EXERCISE AIM =
From the records below, count the lines containing the word "Tanzania" and give only that number.

Stored items:
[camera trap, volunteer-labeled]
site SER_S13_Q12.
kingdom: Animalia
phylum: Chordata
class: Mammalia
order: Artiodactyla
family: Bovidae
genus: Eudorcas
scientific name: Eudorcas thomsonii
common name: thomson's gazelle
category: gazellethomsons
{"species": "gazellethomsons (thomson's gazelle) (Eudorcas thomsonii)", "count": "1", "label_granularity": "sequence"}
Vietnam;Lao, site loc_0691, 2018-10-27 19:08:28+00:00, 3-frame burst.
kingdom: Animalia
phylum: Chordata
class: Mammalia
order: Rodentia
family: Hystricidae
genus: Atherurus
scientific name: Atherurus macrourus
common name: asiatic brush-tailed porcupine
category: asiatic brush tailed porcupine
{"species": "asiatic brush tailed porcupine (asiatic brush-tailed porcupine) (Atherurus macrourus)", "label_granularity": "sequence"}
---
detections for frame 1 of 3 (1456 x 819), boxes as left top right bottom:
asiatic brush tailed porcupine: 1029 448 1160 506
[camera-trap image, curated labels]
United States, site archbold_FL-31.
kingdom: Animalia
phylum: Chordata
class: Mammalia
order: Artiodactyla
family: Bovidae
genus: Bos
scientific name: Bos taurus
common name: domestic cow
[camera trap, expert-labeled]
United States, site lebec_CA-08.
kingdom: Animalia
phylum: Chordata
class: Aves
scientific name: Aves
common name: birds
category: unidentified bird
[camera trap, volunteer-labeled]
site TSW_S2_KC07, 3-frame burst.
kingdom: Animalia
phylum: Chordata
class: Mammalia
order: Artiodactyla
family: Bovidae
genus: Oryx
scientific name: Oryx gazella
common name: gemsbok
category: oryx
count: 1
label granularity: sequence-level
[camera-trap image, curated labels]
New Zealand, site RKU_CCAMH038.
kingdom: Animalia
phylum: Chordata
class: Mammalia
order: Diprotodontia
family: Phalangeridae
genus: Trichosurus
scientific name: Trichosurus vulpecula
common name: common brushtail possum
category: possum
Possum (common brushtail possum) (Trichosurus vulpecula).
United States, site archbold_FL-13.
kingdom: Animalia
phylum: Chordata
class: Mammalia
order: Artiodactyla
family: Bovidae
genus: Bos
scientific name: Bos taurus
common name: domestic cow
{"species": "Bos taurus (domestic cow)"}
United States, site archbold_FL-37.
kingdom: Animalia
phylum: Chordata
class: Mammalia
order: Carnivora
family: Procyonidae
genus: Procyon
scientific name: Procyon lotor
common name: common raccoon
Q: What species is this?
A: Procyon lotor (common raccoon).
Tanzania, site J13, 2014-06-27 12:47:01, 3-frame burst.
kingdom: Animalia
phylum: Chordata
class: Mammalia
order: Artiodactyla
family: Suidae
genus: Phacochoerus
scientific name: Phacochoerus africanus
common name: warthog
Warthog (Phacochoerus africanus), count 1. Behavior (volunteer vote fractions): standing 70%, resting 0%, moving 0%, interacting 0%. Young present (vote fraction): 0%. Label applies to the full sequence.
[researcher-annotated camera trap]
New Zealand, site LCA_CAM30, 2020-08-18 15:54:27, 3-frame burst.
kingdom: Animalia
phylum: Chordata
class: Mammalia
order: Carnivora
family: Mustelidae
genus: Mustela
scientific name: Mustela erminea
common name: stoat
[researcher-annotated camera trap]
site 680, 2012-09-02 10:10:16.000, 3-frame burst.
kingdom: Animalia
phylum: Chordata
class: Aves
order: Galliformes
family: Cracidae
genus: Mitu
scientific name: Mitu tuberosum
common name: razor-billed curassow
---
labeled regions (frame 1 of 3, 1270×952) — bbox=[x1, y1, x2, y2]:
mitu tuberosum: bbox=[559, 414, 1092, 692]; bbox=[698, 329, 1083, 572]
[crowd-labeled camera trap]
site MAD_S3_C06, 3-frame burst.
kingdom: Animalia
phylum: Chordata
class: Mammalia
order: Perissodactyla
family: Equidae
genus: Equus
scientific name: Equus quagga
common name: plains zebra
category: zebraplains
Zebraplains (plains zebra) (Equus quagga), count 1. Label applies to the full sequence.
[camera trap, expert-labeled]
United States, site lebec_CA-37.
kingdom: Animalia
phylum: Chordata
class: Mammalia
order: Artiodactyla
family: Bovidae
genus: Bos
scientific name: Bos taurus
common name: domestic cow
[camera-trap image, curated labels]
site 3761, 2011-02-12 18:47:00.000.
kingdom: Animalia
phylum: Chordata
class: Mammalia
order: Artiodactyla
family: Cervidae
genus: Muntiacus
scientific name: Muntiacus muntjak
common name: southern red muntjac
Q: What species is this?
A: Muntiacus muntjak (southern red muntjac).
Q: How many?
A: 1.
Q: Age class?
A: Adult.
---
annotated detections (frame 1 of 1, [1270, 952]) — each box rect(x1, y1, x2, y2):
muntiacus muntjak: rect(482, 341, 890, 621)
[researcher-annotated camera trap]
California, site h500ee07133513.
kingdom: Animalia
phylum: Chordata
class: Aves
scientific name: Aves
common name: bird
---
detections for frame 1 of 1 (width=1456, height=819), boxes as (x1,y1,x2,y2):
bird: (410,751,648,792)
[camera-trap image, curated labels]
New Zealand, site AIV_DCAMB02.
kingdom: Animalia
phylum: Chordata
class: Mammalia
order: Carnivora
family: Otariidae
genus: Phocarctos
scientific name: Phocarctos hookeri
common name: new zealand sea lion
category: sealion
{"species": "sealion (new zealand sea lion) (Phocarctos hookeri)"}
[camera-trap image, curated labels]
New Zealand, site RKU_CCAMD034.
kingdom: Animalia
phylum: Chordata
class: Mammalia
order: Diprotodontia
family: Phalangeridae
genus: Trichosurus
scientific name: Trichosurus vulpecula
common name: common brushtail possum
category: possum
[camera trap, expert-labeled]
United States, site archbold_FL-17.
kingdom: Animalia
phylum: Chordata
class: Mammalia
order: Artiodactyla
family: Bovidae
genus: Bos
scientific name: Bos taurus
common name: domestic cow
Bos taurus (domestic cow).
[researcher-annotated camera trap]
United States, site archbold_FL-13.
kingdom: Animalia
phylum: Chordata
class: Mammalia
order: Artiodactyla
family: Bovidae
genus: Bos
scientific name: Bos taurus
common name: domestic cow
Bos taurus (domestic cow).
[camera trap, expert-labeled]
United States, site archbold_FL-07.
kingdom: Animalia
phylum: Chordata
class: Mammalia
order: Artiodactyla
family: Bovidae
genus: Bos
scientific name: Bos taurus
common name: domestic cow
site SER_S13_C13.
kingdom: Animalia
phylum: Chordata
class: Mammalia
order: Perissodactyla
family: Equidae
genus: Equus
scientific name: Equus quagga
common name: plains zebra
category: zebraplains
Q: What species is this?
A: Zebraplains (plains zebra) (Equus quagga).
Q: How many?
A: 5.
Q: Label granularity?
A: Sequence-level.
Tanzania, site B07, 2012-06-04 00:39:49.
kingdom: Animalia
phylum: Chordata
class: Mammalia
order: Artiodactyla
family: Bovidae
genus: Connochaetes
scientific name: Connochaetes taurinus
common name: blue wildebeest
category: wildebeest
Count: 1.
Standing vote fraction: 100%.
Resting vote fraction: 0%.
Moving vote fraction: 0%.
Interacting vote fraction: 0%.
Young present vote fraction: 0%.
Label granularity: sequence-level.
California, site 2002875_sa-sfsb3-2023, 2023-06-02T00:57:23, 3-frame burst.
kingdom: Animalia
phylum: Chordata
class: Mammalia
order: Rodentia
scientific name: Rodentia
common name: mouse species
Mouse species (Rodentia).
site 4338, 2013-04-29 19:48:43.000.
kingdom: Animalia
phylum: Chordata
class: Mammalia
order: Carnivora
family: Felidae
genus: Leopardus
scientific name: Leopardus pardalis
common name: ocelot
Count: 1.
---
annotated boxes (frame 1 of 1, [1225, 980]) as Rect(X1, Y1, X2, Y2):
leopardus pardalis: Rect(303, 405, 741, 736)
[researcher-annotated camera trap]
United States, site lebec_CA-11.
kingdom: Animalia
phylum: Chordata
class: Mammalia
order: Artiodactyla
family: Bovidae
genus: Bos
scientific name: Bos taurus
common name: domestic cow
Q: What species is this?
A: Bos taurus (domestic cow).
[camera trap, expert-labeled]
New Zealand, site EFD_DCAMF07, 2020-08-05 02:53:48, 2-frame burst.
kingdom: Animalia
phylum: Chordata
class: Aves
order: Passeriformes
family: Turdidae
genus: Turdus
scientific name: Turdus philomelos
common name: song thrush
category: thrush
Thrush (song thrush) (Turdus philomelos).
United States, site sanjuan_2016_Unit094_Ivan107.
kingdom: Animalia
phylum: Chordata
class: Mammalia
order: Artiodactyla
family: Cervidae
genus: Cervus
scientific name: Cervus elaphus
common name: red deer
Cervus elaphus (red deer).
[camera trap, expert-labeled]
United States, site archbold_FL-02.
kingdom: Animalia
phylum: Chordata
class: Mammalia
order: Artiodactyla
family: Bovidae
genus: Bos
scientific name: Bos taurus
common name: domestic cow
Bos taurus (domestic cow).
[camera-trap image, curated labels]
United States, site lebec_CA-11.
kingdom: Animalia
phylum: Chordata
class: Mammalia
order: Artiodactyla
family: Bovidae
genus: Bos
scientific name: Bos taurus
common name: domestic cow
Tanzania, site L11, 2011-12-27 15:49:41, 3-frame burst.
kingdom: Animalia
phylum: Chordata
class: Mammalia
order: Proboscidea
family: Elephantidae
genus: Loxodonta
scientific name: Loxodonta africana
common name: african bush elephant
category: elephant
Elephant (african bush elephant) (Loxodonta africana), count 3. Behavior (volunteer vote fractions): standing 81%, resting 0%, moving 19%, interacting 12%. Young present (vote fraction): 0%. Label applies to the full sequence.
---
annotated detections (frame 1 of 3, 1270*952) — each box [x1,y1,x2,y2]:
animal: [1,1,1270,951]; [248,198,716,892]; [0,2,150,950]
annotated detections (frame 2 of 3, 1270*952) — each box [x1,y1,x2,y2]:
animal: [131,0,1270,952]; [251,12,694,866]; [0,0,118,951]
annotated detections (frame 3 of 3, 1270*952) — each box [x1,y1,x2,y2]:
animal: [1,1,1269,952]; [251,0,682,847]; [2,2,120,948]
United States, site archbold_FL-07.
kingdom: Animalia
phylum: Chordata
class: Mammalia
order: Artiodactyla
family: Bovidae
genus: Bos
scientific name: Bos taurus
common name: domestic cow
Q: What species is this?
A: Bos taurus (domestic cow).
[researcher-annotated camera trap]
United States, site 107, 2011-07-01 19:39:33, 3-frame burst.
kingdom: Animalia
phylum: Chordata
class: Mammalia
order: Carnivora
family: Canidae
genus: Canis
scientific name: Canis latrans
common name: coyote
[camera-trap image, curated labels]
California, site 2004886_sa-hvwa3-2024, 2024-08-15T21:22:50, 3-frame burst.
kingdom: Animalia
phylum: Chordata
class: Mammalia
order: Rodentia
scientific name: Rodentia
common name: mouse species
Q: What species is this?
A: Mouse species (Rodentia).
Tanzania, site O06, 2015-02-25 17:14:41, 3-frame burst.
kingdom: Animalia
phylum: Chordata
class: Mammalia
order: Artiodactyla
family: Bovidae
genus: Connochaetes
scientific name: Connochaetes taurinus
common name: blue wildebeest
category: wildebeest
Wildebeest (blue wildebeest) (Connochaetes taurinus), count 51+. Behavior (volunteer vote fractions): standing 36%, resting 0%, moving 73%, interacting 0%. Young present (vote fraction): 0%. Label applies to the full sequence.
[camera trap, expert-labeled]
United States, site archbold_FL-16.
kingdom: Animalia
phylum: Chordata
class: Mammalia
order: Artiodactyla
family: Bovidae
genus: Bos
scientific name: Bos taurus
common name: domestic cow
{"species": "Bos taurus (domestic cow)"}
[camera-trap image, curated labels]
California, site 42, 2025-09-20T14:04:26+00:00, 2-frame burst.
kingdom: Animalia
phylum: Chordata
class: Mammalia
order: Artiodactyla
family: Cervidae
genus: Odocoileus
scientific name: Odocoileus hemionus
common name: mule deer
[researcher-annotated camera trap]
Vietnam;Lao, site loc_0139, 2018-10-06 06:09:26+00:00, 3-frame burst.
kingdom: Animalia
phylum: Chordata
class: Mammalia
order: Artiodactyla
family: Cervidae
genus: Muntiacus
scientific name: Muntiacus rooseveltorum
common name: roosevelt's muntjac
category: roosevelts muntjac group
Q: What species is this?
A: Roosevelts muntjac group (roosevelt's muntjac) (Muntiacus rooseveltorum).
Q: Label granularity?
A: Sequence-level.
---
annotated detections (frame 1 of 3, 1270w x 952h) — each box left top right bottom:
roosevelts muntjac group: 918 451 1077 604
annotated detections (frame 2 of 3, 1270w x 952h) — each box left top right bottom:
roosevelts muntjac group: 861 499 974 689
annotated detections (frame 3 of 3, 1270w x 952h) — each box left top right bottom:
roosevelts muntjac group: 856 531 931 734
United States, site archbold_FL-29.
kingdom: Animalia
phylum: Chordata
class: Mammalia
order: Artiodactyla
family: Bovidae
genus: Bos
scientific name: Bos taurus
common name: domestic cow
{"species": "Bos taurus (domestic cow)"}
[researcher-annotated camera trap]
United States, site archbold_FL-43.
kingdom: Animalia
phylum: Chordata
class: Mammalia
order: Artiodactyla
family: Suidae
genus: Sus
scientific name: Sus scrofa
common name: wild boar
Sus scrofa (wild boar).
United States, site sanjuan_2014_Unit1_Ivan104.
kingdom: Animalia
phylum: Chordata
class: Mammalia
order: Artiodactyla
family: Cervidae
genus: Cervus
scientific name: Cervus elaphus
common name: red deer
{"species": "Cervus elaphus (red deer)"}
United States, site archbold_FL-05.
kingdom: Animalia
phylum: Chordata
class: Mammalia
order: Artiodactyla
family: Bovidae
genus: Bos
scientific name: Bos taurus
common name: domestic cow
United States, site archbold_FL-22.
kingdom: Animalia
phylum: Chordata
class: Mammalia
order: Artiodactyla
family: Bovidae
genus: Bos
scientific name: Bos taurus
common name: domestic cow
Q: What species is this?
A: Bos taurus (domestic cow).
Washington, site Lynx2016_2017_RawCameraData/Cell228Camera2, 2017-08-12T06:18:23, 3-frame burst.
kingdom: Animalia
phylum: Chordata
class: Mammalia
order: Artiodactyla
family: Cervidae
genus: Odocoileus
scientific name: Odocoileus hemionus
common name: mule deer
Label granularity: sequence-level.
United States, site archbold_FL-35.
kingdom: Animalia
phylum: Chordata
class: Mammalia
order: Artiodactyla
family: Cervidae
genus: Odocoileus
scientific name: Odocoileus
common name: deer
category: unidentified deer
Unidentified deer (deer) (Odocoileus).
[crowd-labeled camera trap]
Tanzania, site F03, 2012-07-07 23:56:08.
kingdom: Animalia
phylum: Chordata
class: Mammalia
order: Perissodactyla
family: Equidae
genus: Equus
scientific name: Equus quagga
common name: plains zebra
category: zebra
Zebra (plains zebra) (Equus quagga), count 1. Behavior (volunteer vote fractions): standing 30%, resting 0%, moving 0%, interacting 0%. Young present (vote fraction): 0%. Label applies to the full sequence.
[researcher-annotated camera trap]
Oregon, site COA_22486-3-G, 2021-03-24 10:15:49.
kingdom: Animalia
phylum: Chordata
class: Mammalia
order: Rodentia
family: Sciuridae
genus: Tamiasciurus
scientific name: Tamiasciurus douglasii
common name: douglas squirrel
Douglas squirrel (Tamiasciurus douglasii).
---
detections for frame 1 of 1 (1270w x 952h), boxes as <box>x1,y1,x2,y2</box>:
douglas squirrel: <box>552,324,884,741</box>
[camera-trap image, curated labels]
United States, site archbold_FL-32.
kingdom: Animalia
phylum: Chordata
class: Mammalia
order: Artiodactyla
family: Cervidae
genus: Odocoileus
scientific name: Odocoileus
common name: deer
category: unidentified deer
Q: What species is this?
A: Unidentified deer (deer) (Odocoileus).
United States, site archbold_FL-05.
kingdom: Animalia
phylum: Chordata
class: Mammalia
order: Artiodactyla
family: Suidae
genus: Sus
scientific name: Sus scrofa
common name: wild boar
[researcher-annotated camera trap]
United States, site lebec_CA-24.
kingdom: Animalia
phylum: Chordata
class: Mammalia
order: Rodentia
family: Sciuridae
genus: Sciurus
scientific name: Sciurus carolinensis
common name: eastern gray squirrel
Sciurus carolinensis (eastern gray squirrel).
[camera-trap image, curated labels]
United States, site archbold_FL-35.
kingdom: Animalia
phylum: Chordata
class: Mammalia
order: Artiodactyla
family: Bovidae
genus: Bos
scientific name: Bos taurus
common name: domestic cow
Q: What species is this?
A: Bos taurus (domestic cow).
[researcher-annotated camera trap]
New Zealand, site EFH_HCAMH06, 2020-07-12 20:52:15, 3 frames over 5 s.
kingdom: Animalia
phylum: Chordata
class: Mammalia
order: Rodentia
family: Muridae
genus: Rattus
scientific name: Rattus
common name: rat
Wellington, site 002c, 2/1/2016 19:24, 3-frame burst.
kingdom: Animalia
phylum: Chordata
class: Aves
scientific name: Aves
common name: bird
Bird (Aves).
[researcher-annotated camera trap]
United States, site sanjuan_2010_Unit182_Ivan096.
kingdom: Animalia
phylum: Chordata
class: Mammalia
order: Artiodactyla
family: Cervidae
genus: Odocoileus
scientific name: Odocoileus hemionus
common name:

ANSWER BELOW =
5